The average American spends $1,500 a year on wasted food. Sadly, 90% of food scraps end up in landfills. Keeping food out of landfills is important because it takes a long time to decompose in an anaerobic environment and it produces methane. One way to reduce food waste is to compost at home. But what does that entail?
For years we had contemplated composting, but it was watching the movie Wasted! The Story of Food Waste narrated by Anthony Bourdain that finally motivated me to take action. Did you know that a head of lettuce can take up to 20 years to decompose in a landfill?
The movie provides an argument for composting that was new to me. The EPA’s food waste pyramid. Each step in the pyramid feed people, feed livestock, create energy through anaerobic digestion, then create nutrient-rich humus (compost).
You can use compost several ways:
- Used as a moisture holding mulch (use the same as any mulch)
- Added to soil of plant, flower, or vegetable gardens to replenish nutrients (dig a hole 2 to 4 inches and add compost – mix together)
- Used as a top-dressing for your lawn (add 1 to 4 inches on top of lawn – rake and water in)
Common perceived barriers to composting include not feeling that you have the space, thinking it’s expensive to get started, or not knowing how.
Space – A Lesson From Curious George
Because I have always lived in either an apartment or on a small property, I thought I didn’t have enough space to compost. Then I watched an episode of Curious George.

_TASK TO COMPLETE_
Write out, word for word, the passage of the composting article that opens with the words containing "You can use" and closes with "compost – mix together)".

_Dataset entries_
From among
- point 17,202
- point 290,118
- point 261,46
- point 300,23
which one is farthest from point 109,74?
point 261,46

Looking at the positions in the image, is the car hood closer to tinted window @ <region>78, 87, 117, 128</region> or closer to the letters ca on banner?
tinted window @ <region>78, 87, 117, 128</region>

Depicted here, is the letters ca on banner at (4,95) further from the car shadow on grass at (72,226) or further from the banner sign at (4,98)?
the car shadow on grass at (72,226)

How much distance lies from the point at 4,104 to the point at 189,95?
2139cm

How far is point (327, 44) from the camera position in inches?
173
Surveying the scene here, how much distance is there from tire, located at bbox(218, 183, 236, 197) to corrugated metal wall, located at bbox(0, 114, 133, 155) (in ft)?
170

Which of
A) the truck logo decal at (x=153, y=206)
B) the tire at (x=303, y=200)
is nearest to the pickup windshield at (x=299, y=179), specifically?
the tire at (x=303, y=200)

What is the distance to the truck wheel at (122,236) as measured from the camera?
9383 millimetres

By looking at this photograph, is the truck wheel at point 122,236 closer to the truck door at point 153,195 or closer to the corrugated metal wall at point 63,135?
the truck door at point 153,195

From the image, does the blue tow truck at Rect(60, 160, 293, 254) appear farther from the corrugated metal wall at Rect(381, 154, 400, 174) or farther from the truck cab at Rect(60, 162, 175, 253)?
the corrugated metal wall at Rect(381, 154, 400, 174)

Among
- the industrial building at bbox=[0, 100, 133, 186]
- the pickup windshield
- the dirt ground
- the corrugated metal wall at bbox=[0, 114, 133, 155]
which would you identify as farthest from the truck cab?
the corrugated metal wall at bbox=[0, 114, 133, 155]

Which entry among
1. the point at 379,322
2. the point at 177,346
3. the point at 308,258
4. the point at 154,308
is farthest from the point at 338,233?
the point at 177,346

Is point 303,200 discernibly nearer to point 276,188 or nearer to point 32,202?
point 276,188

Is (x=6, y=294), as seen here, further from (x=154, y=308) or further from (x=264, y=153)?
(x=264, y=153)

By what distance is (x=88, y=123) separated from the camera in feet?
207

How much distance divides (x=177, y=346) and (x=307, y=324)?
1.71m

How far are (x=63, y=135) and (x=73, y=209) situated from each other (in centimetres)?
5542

_ANSWER FOR THIS EXERCISE_
You can use compost several ways:
- Used as a moisture holding mulch (use the same as any mulch)
- Added to soil of plant, flower, or vegetable gardens to replenish nutrients (dig a hole 2 to 4 inches and add compost – mix together)